Thoreau was, of course, well educated, and the events related took place in a sedate and settled community, not in raw wilderness.  Finally, I realize he did not so much reject the consensus of his civilization as stand a bit outside of it _ for a while_ to see how it related to what he wanted to do with his life.  All of us have been there, but many of us fail to act on our meditations.  He did so, but only for a while, and only moderately, and with an eye to writing about it. 
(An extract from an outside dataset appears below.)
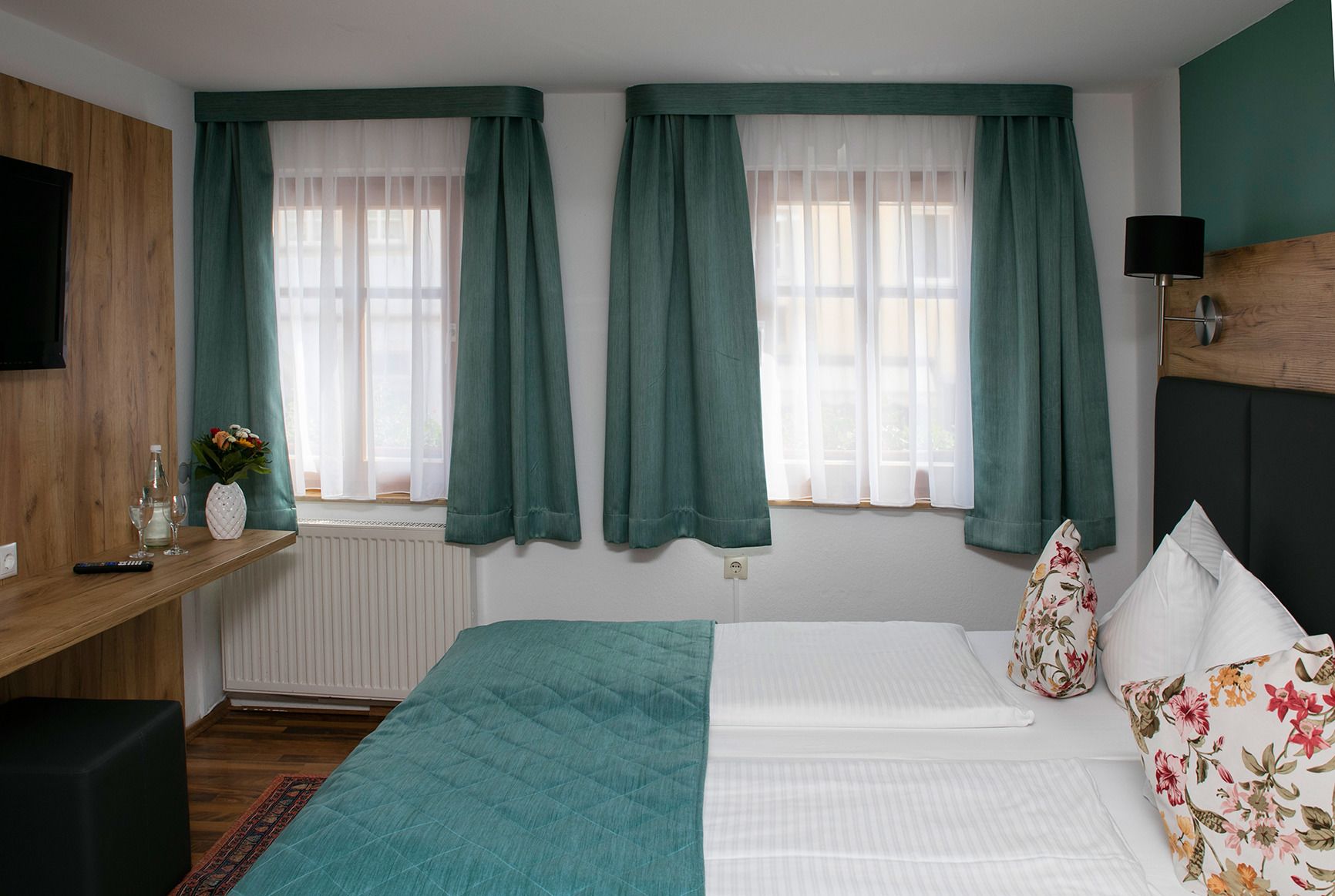 Foto - Hotel Am Siebersturm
What I had missed in an earlier rushed read, was that he was not really advising anybody to do anything different.  Walden is not a polemic against civilization.  Thoreau appreciates a lot of modern comforts.  He is not against using iron nails, precut boards, shirts, or even occasional meals from friends. He simply wonders how much he really needs to be happy, and what he should be willing to pay for it in hours of his short time on the planet.  But he constantly reminds himself, and us, that he hardly believes that his conclusions have much if any relevance to anyone else’s life.

That is a standard problem.  Almost all of us work out our own approach to life in a more or less satisfactory manner.  We think we have done about what we could have and should have.  As we grow older, most of us become more proud of our life accomplishments, and more content in the paths we have taken.  But then, rather than stop there, we try to tell others that such is what they should also do, or should have done,  or compare their (poor) choices and actions to our (correct) legacy.  Even if we end up bitterly hating our lives, we try to tell everyone else how to avoid our mistakes, or at least how to fight those who we think made our life a disaster. 
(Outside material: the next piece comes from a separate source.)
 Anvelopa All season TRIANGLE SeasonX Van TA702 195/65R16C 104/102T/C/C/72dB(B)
Thoreau brazenly states that he has never met a sixty year old who had anything of value to tell him at thirty.  More uncommonly, as he discovers his inner peace, he makes no pretense that his conclusions will apply to you or me.  He just lays them out and challenges us to challenge ourselves in a similar manner.  Compared to fanatic diatribes of current philosophers, that is a refreshing approach. 
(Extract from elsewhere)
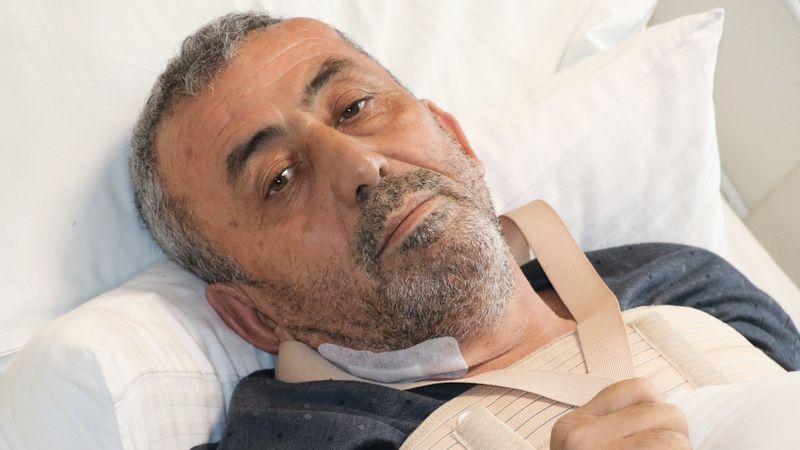 Kahramanmaraş’ta ‘öldü’ diye hastaneye getirilen hasta kurtarıldı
Contemplation of the right way to live automatically drifts to definitions of utopia.  How do I live the best life for me, how does society provide the best life for everyone?  Thoreau is the proper starting point, not with solutions glibly offered but with profound questions.  More interestingly, in these times when everyone is admonished to “be all that you can be,”  he questions just how much “all” in socially defined terms is really important.